**DATA EXCERPTS:**
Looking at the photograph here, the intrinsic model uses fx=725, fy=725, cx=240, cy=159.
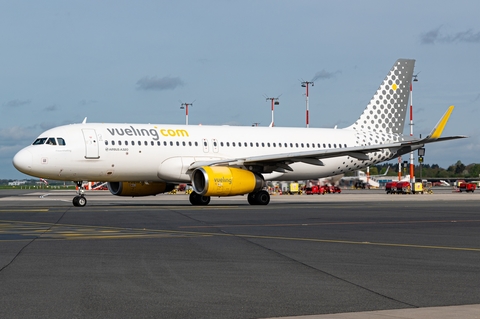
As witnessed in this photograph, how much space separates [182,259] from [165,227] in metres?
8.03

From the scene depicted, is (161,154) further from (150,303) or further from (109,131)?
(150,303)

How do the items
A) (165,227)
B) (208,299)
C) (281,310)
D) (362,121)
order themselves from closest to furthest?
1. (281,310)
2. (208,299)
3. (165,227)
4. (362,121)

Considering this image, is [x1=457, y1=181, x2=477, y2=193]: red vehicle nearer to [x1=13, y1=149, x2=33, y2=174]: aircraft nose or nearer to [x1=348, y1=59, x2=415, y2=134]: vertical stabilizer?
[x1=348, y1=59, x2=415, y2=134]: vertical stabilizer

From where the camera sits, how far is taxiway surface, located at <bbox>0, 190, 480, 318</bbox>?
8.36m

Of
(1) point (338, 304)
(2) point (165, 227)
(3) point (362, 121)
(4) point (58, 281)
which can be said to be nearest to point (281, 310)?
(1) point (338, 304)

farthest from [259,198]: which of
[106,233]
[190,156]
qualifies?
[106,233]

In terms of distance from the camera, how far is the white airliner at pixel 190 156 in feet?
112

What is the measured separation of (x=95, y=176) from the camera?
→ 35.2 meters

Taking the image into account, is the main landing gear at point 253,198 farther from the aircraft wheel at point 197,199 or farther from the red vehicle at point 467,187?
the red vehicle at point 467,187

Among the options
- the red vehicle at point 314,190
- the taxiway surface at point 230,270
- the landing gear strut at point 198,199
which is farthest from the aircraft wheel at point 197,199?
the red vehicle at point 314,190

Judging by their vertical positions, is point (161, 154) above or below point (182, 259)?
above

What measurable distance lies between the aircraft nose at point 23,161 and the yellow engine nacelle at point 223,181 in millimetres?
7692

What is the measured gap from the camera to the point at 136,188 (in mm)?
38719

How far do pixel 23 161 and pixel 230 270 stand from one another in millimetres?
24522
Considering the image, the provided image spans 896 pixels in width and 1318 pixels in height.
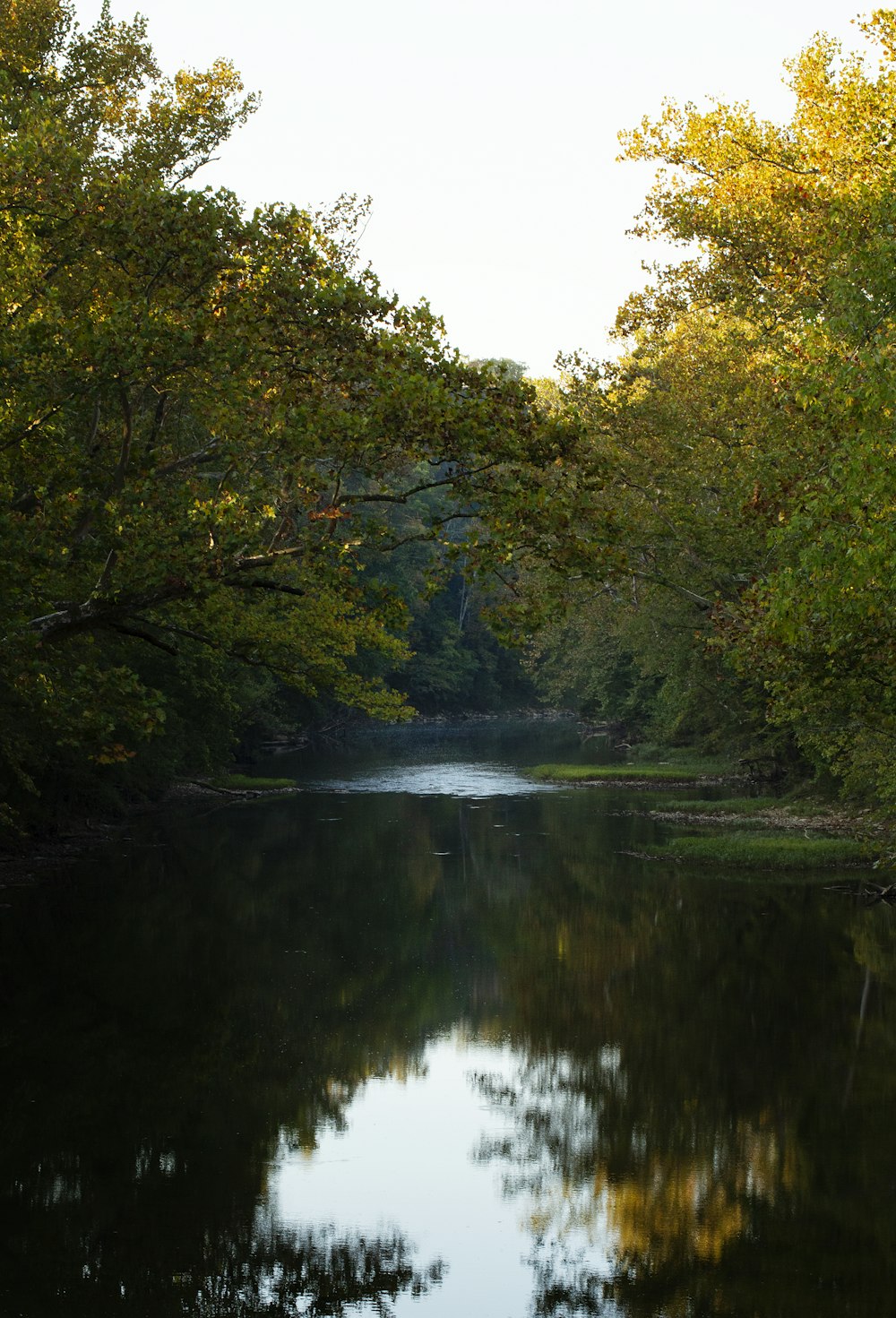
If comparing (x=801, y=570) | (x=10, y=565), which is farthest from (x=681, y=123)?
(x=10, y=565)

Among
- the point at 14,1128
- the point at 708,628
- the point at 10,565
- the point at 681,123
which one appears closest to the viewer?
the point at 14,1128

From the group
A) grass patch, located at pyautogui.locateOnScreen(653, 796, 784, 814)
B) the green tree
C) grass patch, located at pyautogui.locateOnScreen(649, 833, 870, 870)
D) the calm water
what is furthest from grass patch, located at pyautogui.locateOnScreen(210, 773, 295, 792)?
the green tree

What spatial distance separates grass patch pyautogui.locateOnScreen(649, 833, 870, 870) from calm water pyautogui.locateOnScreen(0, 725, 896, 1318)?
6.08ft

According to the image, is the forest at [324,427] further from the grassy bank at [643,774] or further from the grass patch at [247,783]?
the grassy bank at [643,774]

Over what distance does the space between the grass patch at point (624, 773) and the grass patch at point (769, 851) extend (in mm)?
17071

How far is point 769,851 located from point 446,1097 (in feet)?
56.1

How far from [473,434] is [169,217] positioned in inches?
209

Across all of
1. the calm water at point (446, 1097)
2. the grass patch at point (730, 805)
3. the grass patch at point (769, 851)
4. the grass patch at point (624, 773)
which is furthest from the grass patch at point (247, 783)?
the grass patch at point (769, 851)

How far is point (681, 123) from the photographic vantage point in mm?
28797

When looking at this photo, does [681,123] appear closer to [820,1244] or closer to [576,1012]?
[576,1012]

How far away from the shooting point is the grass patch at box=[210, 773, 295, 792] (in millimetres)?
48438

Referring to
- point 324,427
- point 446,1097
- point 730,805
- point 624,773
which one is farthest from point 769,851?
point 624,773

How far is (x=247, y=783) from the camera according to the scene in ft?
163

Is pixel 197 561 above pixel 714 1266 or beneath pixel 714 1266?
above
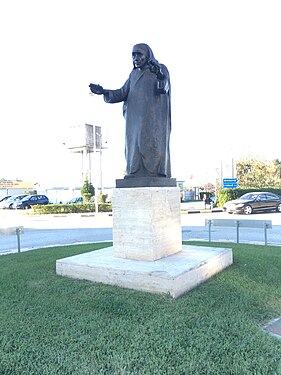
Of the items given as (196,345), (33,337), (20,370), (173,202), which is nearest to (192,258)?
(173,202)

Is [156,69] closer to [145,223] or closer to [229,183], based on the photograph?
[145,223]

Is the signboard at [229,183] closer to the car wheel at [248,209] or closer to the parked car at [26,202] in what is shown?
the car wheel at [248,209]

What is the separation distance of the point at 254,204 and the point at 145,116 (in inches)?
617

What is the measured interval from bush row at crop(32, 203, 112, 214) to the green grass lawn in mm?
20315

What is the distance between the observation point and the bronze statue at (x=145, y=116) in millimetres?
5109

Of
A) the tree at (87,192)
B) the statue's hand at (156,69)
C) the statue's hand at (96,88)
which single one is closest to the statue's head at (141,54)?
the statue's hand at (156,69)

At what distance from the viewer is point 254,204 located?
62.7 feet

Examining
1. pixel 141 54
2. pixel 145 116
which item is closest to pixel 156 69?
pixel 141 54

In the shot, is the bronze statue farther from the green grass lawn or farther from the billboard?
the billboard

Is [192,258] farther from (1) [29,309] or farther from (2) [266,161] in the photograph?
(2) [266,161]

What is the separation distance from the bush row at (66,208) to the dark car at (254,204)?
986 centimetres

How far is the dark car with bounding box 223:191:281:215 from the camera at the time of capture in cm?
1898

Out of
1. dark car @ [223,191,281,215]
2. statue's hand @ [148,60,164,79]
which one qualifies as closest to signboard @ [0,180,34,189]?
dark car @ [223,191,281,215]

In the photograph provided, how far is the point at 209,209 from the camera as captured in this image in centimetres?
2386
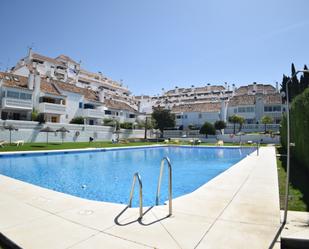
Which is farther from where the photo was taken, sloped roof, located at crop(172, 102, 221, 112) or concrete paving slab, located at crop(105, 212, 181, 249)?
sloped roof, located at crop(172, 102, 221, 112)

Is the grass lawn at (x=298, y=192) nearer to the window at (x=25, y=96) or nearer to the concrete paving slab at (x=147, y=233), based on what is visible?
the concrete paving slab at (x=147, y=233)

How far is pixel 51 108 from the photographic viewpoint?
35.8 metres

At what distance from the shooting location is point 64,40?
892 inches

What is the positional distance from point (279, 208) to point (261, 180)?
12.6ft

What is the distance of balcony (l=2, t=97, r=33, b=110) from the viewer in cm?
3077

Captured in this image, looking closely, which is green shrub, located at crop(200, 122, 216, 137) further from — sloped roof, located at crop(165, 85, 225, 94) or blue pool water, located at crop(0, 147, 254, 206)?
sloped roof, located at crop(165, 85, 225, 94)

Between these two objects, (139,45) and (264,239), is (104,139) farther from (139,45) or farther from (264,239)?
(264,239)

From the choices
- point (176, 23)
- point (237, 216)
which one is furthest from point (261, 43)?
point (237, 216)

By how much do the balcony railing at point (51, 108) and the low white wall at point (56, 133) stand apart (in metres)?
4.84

**TASK BRIEF:** Any pictures should be dropped; transcribe the rest of the records above exactly.

**RESULT OF THIS TASK:**
Looking at the photograph here, the intrinsic model uses fx=725, fy=725, cx=240, cy=159.
As witnessed in this photograph, how much space separates [182,259] from [165,227] in metres?
8.03

From the scene depicted, is (161,154) further from (150,303) or further from (109,131)?
(150,303)

How do the items
A) (165,227)
B) (208,299)
C) (281,310)
D) (362,121)
order themselves from closest to furthest?
1. (281,310)
2. (208,299)
3. (165,227)
4. (362,121)

Considering this image, is [x1=457, y1=181, x2=477, y2=193]: red vehicle nearer to [x1=13, y1=149, x2=33, y2=174]: aircraft nose or nearer to [x1=348, y1=59, x2=415, y2=134]: vertical stabilizer?
[x1=348, y1=59, x2=415, y2=134]: vertical stabilizer

From where the camera sits, how far is taxiway surface, located at <bbox>0, 190, 480, 318</bbox>?
8.36m

Of
(1) point (338, 304)
(2) point (165, 227)
(3) point (362, 121)
(4) point (58, 281)
which can be said to be nearest to point (281, 310)?
(1) point (338, 304)

farthest from [259,198]: which of
[106,233]
[190,156]
qualifies?
[106,233]

In terms of distance from the camera, how far is the white airliner at pixel 190 156 in feet?
112

What is the measured separation of (x=95, y=176) from the camera?
→ 35.2 meters

Taking the image into account, is the main landing gear at point 253,198 farther from the aircraft wheel at point 197,199 or farther from the red vehicle at point 467,187?
the red vehicle at point 467,187

Among the options
- the red vehicle at point 314,190
- the taxiway surface at point 230,270
- the landing gear strut at point 198,199
which is farthest from the aircraft wheel at point 197,199?
the red vehicle at point 314,190

Judging by their vertical positions, is point (161, 154) above or below point (182, 259)?
above

What measurable distance lies between the aircraft nose at point 23,161 and the yellow engine nacelle at point 223,181 in millimetres?
7692

What is the measured gap from the camera to the point at 136,188 (in mm)?
38719

How far do pixel 23 161 and pixel 230 270 stand from one another in millimetres?
24522
Considering the image, the provided image spans 896 pixels in width and 1318 pixels in height.
If comparing (x=801, y=570) | (x=10, y=565), which is farthest from (x=681, y=123)?
(x=10, y=565)

Among
- the point at 14,1128
- the point at 708,628
- the point at 10,565
- the point at 681,123
which one appears closest to the viewer?
the point at 14,1128

From the group
A) grass patch, located at pyautogui.locateOnScreen(653, 796, 784, 814)
B) the green tree
C) grass patch, located at pyautogui.locateOnScreen(649, 833, 870, 870)
D) the calm water
what is furthest from grass patch, located at pyautogui.locateOnScreen(210, 773, 295, 792)?
the green tree

What spatial distance separates grass patch pyautogui.locateOnScreen(649, 833, 870, 870) from calm water pyautogui.locateOnScreen(0, 725, 896, 1318)?
6.08ft

According to the image, is the forest at [324,427] further from the grassy bank at [643,774] or further from the grass patch at [247,783]?
the grassy bank at [643,774]

Over what distance does the space between the grass patch at point (624, 773) and the grass patch at point (769, 851) extend (in mm)?
17071

How far is point 769,851 located from point 446,1097 (in feet)?
56.1

How far from [473,434] is [169,217] positioned in inches?
209

Across all of
1. the calm water at point (446, 1097)
2. the grass patch at point (730, 805)
3. the grass patch at point (769, 851)
4. the grass patch at point (624, 773)
which is furthest from the grass patch at point (247, 783)?
the grass patch at point (769, 851)

How far is point (681, 123) from the photographic vantage point in mm?
28797

When looking at this photo, does [681,123] appear closer to [820,1244] or closer to [576,1012]?
[576,1012]

How far away from the shooting point is the grass patch at box=[210, 773, 295, 792] (in millimetres)?
48438

Referring to
- point 324,427
- point 446,1097
- point 730,805
- point 624,773
which one is farthest from point 769,851?
point 624,773

How far is (x=247, y=783) from the camera according to the scene in ft?
163

Is pixel 197 561 above pixel 714 1266 or beneath pixel 714 1266?
above
Of the items given as (196,345), (33,337), (20,370), (173,202), which is nearest to (192,258)?
(173,202)

Is [156,69] closer to [145,223] or closer to [229,183], based on the photograph?
[145,223]

Is the signboard at [229,183] closer to the car wheel at [248,209] or closer to the parked car at [26,202] in what is shown?
the car wheel at [248,209]

What is the separation distance of the point at 254,204 and the point at 145,116 (in inches)?
617

What is the measured interval from bush row at crop(32, 203, 112, 214) to the green grass lawn in mm?
20315

What is the distance between the observation point and the bronze statue at (x=145, y=116) in millimetres?
5109

Of
A) the tree at (87,192)
B) the statue's hand at (156,69)
C) the statue's hand at (96,88)
which single one is closest to the statue's head at (141,54)?
the statue's hand at (156,69)

At what distance from the viewer is point 254,204 located?
62.7 feet

Examining
1. pixel 141 54
2. pixel 145 116
which item is closest to pixel 156 69?
pixel 141 54

In the shot, is the bronze statue farther from the green grass lawn or farther from the billboard?
the billboard

Is [192,258] farther from (1) [29,309] or farther from (2) [266,161] in the photograph?
(2) [266,161]

What is the separation distance from the bush row at (66,208) to the dark car at (254,204)?
986 centimetres

How far is the dark car with bounding box 223:191:281:215 from the camera at the time of capture in cm?
1898

Out of
1. dark car @ [223,191,281,215]
2. statue's hand @ [148,60,164,79]
which one qualifies as closest to signboard @ [0,180,34,189]?
dark car @ [223,191,281,215]

In the photograph provided, how far is the point at 209,209 from the camera as captured in this image in centimetres?
2386
Which is farther from where the photo was taken, sloped roof, located at crop(172, 102, 221, 112) or concrete paving slab, located at crop(105, 212, 181, 249)?
sloped roof, located at crop(172, 102, 221, 112)

Is the grass lawn at (x=298, y=192) nearer to the window at (x=25, y=96) or nearer to the concrete paving slab at (x=147, y=233), based on what is visible?
the concrete paving slab at (x=147, y=233)

How far is pixel 51 108 from the photographic viewpoint?
35.8 metres

At what distance from the shooting location is point 64,40?
892 inches

What is the positional distance from point (279, 208) to point (261, 180)?
12.6ft

What is the distance of balcony (l=2, t=97, r=33, b=110) from the viewer in cm?
3077

Captured in this image, looking closely, which is green shrub, located at crop(200, 122, 216, 137) further from — sloped roof, located at crop(165, 85, 225, 94) or blue pool water, located at crop(0, 147, 254, 206)?
sloped roof, located at crop(165, 85, 225, 94)

Between these two objects, (139,45) and (264,239), is (104,139) farther from (139,45) or farther from (264,239)?
(264,239)

From the choices
- point (176, 23)
- point (237, 216)
which one is furthest from point (261, 43)?
point (237, 216)

By how much do the balcony railing at point (51, 108) and the low white wall at point (56, 133) stand apart (in metres)?
4.84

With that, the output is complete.